4.2.3 Sensitivity to driving with different observational datasets (ERA40 vs. NCEP reanalyses)

This section studies the uncertainty introduced into the downscaled climate through the lack of precision/coverage in the atmospheric observation system, here represented by the use of different objective reanalyses from NCEP and ECMWF. The same monthly ocean data is used in both cases. Similar experiments have already been performed recently (e.g., Rinke et al. 2004; Wu et al. 2005), although for periods shorter than one year. In addition, Liang et al. (2004) presented results for precipitation over continental US for two particular summer seasons.

Figure 7 depicts the difference field NAERA-NA for 20-year average precipitation and surface temperature, for summer and winter (period 1961–1980). During summer, precipitation in northern Canada differs slightly, particularly in western Quebec. Although its structure is noisy, differences are larger than those originating from internal variability (see Fig. 3). The southeastern part of the continent seems to be affected by a dipole of positive/negative precipitation anomaly, the ERA40 producing a wetter run over the Caribbean region and a drier crescent-shaped area in central United States and northern Mexico. A large difference of several mm/day is seen in the southeast of the domain, probably related to differences in the way humidity in this inflow region interacts with model physics at the edge of the sponge (the sponge zone is not included in the figure). Relative differences (not shown) present a similar pattern, with precipitation being reduced by between 5 and 10% in most drier areas and reaching values of around 30% reduction in Northern Mexico. An increase of more than 20% is found in the Caribbean region. During winter, differences in precipitation are smaller and mostly located near the British Columbia Coast Mountains. However, inspection of the relative differences in this area (not shown) reveals that the increase is small, around 5%. Over northern Mexico, reduction in precipitation reaches 25%. Most of the differences in precipitation between simulations are similar to those between driving data (not shown). Important exceptions are: northern Quebec and Florida during summer, and southeastern US during winter, where the ERA40 dataset is drier than NCEP. None of the characteristics mentioned here seem to agree with the results obtained by Liang et al. (2004) in their study of two single summer seasons over the continental US.

Fig. 7
figure 7

ERA40/NCEP experiment: differences of 20-year averages (period 1961-1980) between runs NAERA and NA (NAERA-NA), for the summer (left-side panels) and winter (right-side panels), for precipitation (in mm/day, upper panels) and temperature (in °C, lower panels)

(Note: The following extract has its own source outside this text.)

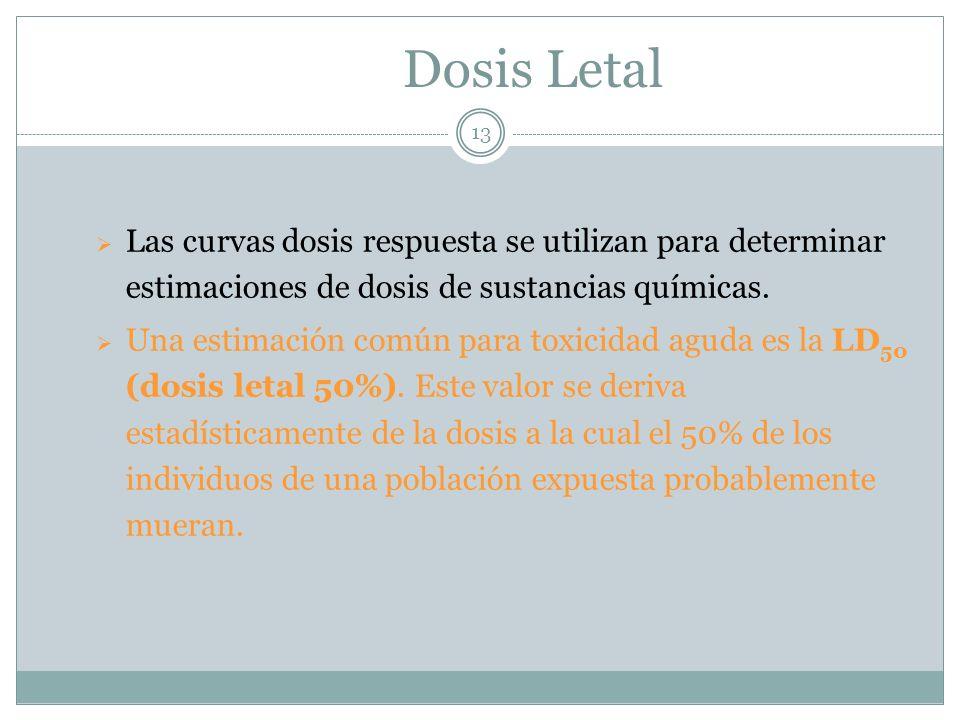 Dosis Letal Las curvas dosis respuesta se utilizan para determinar estimaciones de dosis de sustancias químicas.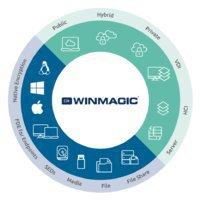 WinMagic Inc.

Surface temperature shows a positive difference for the ERA40-nested run during summer on most of the continent, and becomes particularly strong in the diagonal axis between Oregon and Labrador. Differences in surface temperature during winter become stronger over northern Canada. As shown in Rinke et al. (2004), daily temperature values in NCEP and ERA40 reanalyses may differ greatly, with even larger differences in polar regions during winter. The generally warmer values in the NAERA over the NA simulation are also present between the driving data ERA40 over NCEP reanalysis (not shown); structures, however, show important dissimilarities in summer over the western coast, and in winter over the continental US, where ERA40 is warmer than NCEP reanalysis.

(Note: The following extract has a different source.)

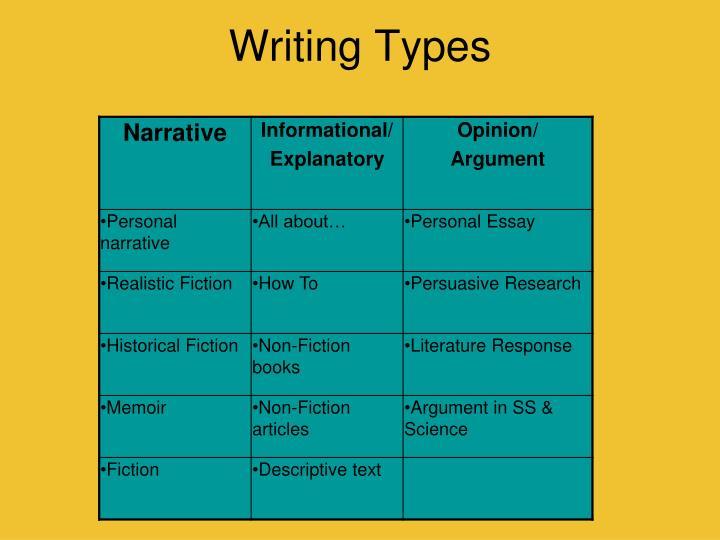 Writing Types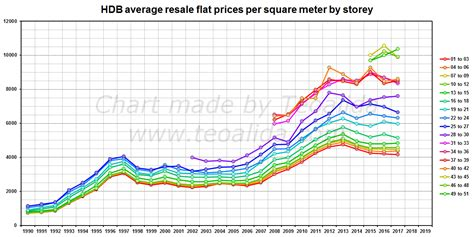Hdb Price Trends Will Prices Drop Or Rise In 2018 Average Prices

4.3 Other uncertainties affecting RCM downscaling

4.3.1 Sensitivity to driving data (GCM vs. NCEP reanalyses)

In this section a comparison is made between surface fields downscaled by the CRCM nested in two different ways: one with NCEP reanalyses and the other with CGCM2-generated fields (see NAGCM-NA in Tables 1, 2). Differences between these fields can be mostly seen as a CRCM-propagation of errors already present in the driving GCM data, these errors being the consequence of the difficulties of the driving GCM in simulating some of the climatic features of North American.

The error introduced by driving the CRCM with the CGCM2 may be assumed to be representative of errors (although not necessarily with the same sign) introduced by driving the CRCM with other CGCMs of the same complexity. As a result, we can think these differences as a preliminary estimation of the uncertainty introduced by CGCMs when used to drive the CRCM.

Figure 8 shows that during summer, precipitation displays small differences in the North American continent north of Mexico, with a relatively dry bias in the GCM-driven run over the US, and a wet bias over Canada. Relative differences (not shown) present a similar pattern, with precipitation being reduced by around 10% over the central and western US, increased by 5% over Canada and by up to 25% over the New England region. During winter, a similar pattern persists, with differences in precipitation even less evident in absolute values. The relative differences, however, reach larger values over the central and western US, where precipitation is decreased by more than 25%.

Fig. 8
figure 8

GCM/NCEP reanalysis experiment: differences of 20-year averages (period 1961-1980) between runs NAGCM and NA (NAGCM-NA), for the summer (left-side panels) and winter (right-side panels), for precipitation (in mm/day, upper panels) and temperature (in °C, lower panels)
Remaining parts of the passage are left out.